“Deve-se a um conjunto de razões. Mas eu citaria, em resumo, o seu desassombro, a sua coragem de denunciar excessos, sejam eles do poder político, das magistraturas, de personalidades ou instituições, com mais ou menos poder, com capacidade de intimidação”, afirmou o advogado Agostinha Pereira de Miranda.
Assim, a atribuição do prémio é também “uma forma da ProPública homenagear a coragem dos advogados portugueses”, sublinhou. Numa altura, em que “têm sido objeto de uma erosão e, mesmo, de supressão de direitos, garantias e imunidades”, recordou, referindo-se às alterações ao estatuto da Ordem dos Advogados, que entraram em vigor a 01 de abril.
Cenário em que Garcia Pereira tem sido a pessoa que, de “forma mais direta e eficaz”, tem criticado “este assalto”, denunciado internacionalmente, “aos direitos dos advogados e à sua independência”, considerou.
O que se passa, explicou, “é que, desde 01 de abril, por força das alterações ao estatuto da Ordem dos Advogados, esta passou a ter um Conselho de Supervisão que é constituído “em 60% por não advogados”

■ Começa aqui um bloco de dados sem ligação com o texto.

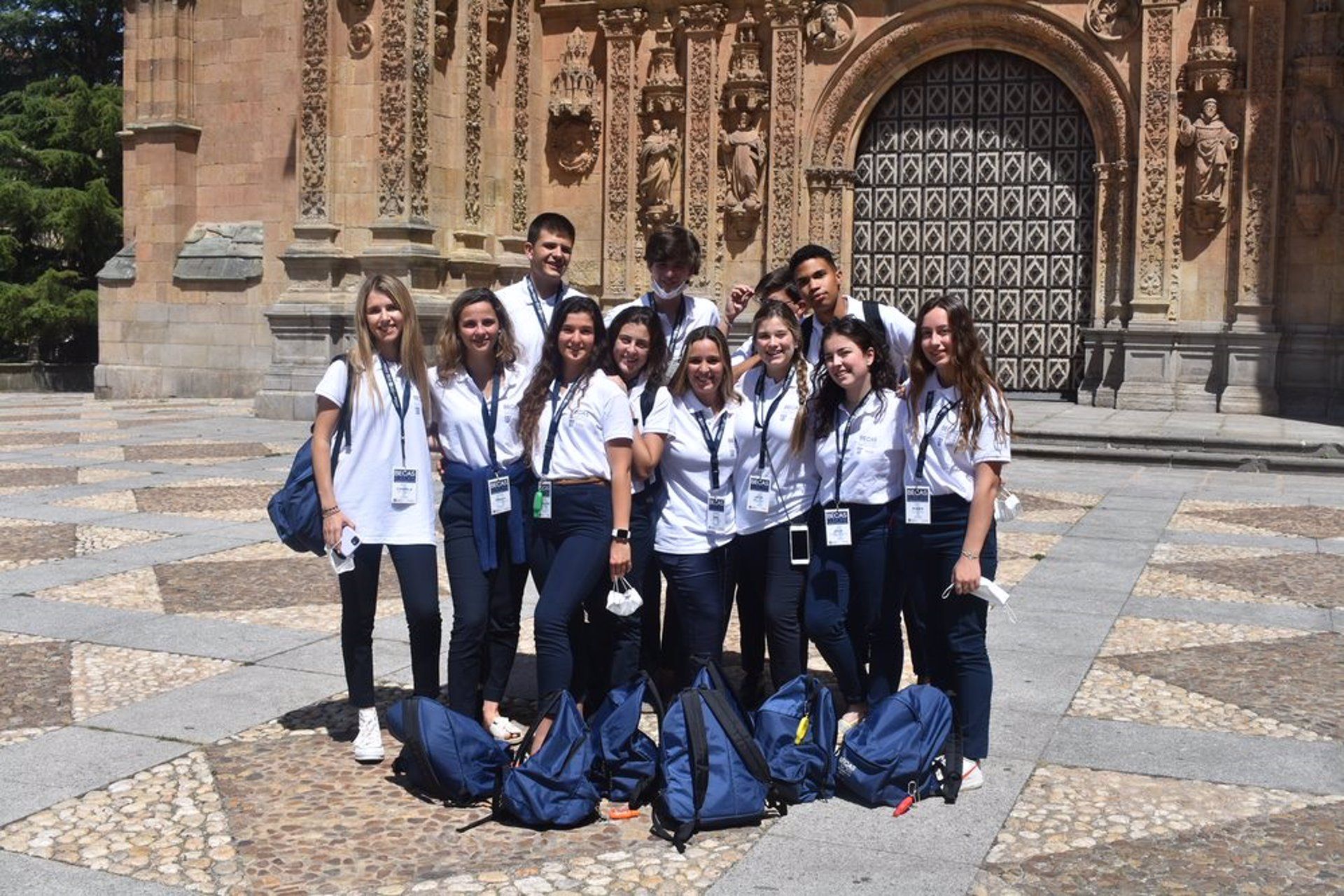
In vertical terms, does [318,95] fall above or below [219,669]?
above

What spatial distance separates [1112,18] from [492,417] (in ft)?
50.1

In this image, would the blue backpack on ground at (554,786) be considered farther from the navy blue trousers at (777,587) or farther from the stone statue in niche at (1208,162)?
the stone statue in niche at (1208,162)

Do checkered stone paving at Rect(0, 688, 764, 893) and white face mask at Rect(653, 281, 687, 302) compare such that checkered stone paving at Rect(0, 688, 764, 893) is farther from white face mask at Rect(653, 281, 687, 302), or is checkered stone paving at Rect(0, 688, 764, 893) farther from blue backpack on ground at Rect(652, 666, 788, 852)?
white face mask at Rect(653, 281, 687, 302)

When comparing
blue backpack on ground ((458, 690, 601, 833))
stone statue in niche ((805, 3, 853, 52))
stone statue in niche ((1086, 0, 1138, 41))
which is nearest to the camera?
blue backpack on ground ((458, 690, 601, 833))

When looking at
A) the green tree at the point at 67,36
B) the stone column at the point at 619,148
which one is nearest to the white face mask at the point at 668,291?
Answer: the stone column at the point at 619,148

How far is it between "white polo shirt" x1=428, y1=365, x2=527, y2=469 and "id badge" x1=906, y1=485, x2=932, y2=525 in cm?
138

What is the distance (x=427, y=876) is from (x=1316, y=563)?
6.55 meters

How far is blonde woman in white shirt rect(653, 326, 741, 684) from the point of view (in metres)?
5.09

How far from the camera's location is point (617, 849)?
13.6ft

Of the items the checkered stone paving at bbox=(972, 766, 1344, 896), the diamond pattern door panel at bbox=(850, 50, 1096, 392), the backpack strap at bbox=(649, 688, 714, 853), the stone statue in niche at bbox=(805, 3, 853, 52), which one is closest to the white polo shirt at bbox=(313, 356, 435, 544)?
the backpack strap at bbox=(649, 688, 714, 853)

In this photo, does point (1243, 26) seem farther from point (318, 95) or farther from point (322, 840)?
point (322, 840)

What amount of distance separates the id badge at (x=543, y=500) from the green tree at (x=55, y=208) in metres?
23.5

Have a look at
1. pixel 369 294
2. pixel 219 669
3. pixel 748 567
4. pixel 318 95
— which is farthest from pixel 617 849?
pixel 318 95

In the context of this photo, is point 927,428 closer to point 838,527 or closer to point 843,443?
point 843,443
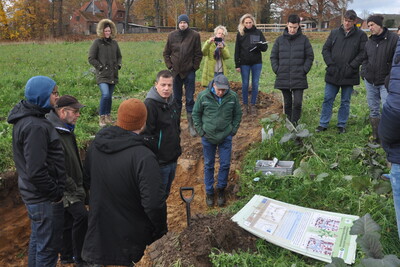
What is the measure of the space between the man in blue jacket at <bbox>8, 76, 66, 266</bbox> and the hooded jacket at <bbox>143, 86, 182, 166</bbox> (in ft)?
3.37

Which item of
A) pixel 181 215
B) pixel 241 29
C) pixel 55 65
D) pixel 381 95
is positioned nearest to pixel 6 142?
pixel 181 215

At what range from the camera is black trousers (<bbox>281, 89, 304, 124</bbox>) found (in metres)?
6.07

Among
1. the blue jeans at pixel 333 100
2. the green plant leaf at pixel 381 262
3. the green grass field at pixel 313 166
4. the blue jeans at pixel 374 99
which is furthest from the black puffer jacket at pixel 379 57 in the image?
the green plant leaf at pixel 381 262

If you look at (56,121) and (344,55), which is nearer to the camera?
(56,121)

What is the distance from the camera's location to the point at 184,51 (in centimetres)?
667

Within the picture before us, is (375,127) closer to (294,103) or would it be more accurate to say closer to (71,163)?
(294,103)

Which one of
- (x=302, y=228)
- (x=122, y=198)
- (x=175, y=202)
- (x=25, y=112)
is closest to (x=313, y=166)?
(x=302, y=228)

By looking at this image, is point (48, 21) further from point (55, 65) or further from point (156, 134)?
point (156, 134)

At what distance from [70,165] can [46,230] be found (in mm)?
643

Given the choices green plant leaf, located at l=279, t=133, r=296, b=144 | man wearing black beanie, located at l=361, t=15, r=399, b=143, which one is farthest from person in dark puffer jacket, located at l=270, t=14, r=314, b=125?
man wearing black beanie, located at l=361, t=15, r=399, b=143

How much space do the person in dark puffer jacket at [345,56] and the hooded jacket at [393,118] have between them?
11.3ft

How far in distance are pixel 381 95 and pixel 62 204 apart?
467 centimetres

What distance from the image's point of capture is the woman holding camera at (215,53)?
22.5 feet

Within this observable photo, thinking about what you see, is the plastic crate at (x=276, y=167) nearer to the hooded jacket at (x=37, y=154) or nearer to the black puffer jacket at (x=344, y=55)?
the black puffer jacket at (x=344, y=55)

“Isso significa que o controlo e a supervisão da atividade profissional dos advogados passa a ser exercida por não advogados”, quando tal não acontece no Conselho Superior da Magistratura ou no Conselho Superior do Ministério Público.
Na sua opinião, com a alteração, “criou-se artificialmente uma situação em que os advogados podem recear as consequências das suas iniciativas e eventualmente não representarem os seus clientes, nomeadamente contra o Estado”, pelo que a luta pela alteração daquelas medidas é uma das prioridades da associação a que preside.
“[A ProPública] é uma pequena associação que é frequentemente, aliás, ignorada por quem se devia lembrar de nós, como é o caso da Ordem dos Advogados. Mas temos como primeira prioridade a defesa do estatuto profissional reconhecido aos advogados há praticamente um século”, assumiu Agostinho Pereira de Miranda numa entrevista à Lusa a propósito da atribuição do Prémio Nelson Mandela.
Para já, a associação aguarda por “uma tomada de posição do novo Governo”, mas tem já como “um sinal preocupante” o facto de o programa do novo Governo nada dizer sobre os advogados. “Se continuar esta linha de atuação de ignorância desta luta dos advogados, é evidente que teremos de lançar mão de outros meios”, admitiu.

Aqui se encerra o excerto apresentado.